## Task objective
When every entry has been read, print each one back exactly.

Collected data
────────────────────

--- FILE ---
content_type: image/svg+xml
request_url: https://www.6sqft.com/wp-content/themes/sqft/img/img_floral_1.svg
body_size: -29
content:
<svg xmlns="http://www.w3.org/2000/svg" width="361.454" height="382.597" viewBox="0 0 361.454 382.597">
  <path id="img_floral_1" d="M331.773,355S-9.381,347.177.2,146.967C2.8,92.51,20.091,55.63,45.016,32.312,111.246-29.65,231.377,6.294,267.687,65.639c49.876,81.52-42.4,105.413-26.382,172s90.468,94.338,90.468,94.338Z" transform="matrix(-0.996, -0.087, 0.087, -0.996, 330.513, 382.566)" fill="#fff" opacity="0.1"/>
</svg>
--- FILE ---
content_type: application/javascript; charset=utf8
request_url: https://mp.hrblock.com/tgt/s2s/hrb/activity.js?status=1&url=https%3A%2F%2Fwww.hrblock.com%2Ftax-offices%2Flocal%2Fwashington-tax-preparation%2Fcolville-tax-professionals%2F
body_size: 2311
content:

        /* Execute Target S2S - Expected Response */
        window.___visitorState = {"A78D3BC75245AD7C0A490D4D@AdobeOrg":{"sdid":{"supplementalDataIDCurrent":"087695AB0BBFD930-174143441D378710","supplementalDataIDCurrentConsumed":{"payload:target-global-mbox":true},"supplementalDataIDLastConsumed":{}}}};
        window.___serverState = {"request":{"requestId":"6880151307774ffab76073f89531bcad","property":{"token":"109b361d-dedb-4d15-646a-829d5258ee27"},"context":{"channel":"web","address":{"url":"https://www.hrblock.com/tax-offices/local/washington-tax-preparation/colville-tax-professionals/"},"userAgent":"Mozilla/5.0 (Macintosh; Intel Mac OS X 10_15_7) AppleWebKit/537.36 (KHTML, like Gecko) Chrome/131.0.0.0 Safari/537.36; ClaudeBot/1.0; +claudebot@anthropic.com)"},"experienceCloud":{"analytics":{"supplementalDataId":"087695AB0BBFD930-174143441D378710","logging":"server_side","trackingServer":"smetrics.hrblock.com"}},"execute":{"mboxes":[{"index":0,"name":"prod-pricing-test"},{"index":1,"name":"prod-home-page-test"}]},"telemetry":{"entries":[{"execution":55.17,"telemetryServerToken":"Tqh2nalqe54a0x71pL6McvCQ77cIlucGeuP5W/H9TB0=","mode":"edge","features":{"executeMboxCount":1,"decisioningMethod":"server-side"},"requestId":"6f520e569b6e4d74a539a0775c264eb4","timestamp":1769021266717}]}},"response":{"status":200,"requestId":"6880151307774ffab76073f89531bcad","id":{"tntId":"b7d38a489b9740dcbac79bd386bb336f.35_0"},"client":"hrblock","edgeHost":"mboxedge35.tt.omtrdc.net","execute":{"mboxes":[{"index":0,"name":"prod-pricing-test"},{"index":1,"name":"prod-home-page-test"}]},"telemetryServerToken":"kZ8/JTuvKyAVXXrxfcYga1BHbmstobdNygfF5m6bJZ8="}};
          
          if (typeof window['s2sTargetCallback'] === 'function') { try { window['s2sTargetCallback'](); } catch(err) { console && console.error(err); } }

────────────────────

## Your solution
--- FILE ---
content_type: image/svg+xml
request_url: https://www.6sqft.com/wp-content/themes/sqft/img/img_floral_1.svg
body_size: -29
content:
<svg xmlns="http://www.w3.org/2000/svg" width="361.454" height="382.597" viewBox="0 0 361.454 382.597">
  <path id="img_floral_1" d="M331.773,355S-9.381,347.177.2,146.967C2.8,92.51,20.091,55.63,45.016,32.312,111.246-29.65,231.377,6.294,267.687,65.639c49.876,81.52-42.4,105.413-26.382,172s90.468,94.338,90.468,94.338Z" transform="matrix(-0.996, -0.087, 0.087, -0.996, 330.513, 382.566)" fill="#fff" opacity="0.1"/>
</svg>
--- FILE ---
content_type: application/javascript; charset=utf8
request_url: https://mp.hrblock.com/tgt/s2s/hrb/activity.js?status=1&url=https%3A%2F%2Fwww.hrblock.com%2Ftax-offices%2Flocal%2Fwashington-tax-preparation%2Fcolville-tax-professionals%2F
body_size: 2311
content:

        /* Execute Target S2S - Expected Response */
        window.___visitorState = {"A78D3BC75245AD7C0A490D4D@AdobeOrg":{"sdid":{"supplementalDataIDCurrent":"087695AB0BBFD930-174143441D378710","supplementalDataIDCurrentConsumed":{"payload:target-global-mbox":true},"supplementalDataIDLastConsumed":{}}}};
        window.___serverState = {"request":{"requestId":"6880151307774ffab76073f89531bcad","property":{"token":"109b361d-dedb-4d15-646a-829d5258ee27"},"context":{"channel":"web","address":{"url":"https://www.hrblock.com/tax-offices/local/washington-tax-preparation/colville-tax-professionals/"},"userAgent":"Mozilla/5.0 (Macintosh; Intel Mac OS X 10_15_7) AppleWebKit/537.36 (KHTML, like Gecko) Chrome/131.0.0.0 Safari/537.36; ClaudeBot/1.0; +claudebot@anthropic.com)"},"experienceCloud":{"analytics":{"supplementalDataId":"087695AB0BBFD930-174143441D378710","logging":"server_side","trackingServer":"smetrics.hrblock.com"}},"execute":{"mboxes":[{"index":0,"name":"prod-pricing-test"},{"index":1,"name":"prod-home-page-test"}]},"telemetry":{"entries":[{"execution":55.17,"telemetryServerToken":"Tqh2nalqe54a0x71pL6McvCQ77cIlucGeuP5W/H9TB0=","mode":"edge","features":{"executeMboxCount":1,"decisioningMethod":"server-side"},"requestId":"6f520e569b6e4d74a539a0775c264eb4","timestamp":1769021266717}]}},"response":{"status":200,"requestId":"6880151307774ffab76073f89531bcad","id":{"tntId":"b7d38a489b9740dcbac79bd386bb336f.35_0"},"client":"hrblock","edgeHost":"mboxedge35.tt.omtrdc.net","execute":{"mboxes":[{"index":0,"name":"prod-pricing-test"},{"index":1,"name":"prod-home-page-test"}]},"telemetryServerToken":"kZ8/JTuvKyAVXXrxfcYga1BHbmstobdNygfF5m6bJZ8="}};
          
          if (typeof window['s2sTargetCallback'] === 'function') { try { window['s2sTargetCallback'](); } catch(err) { console && console.error(err); } }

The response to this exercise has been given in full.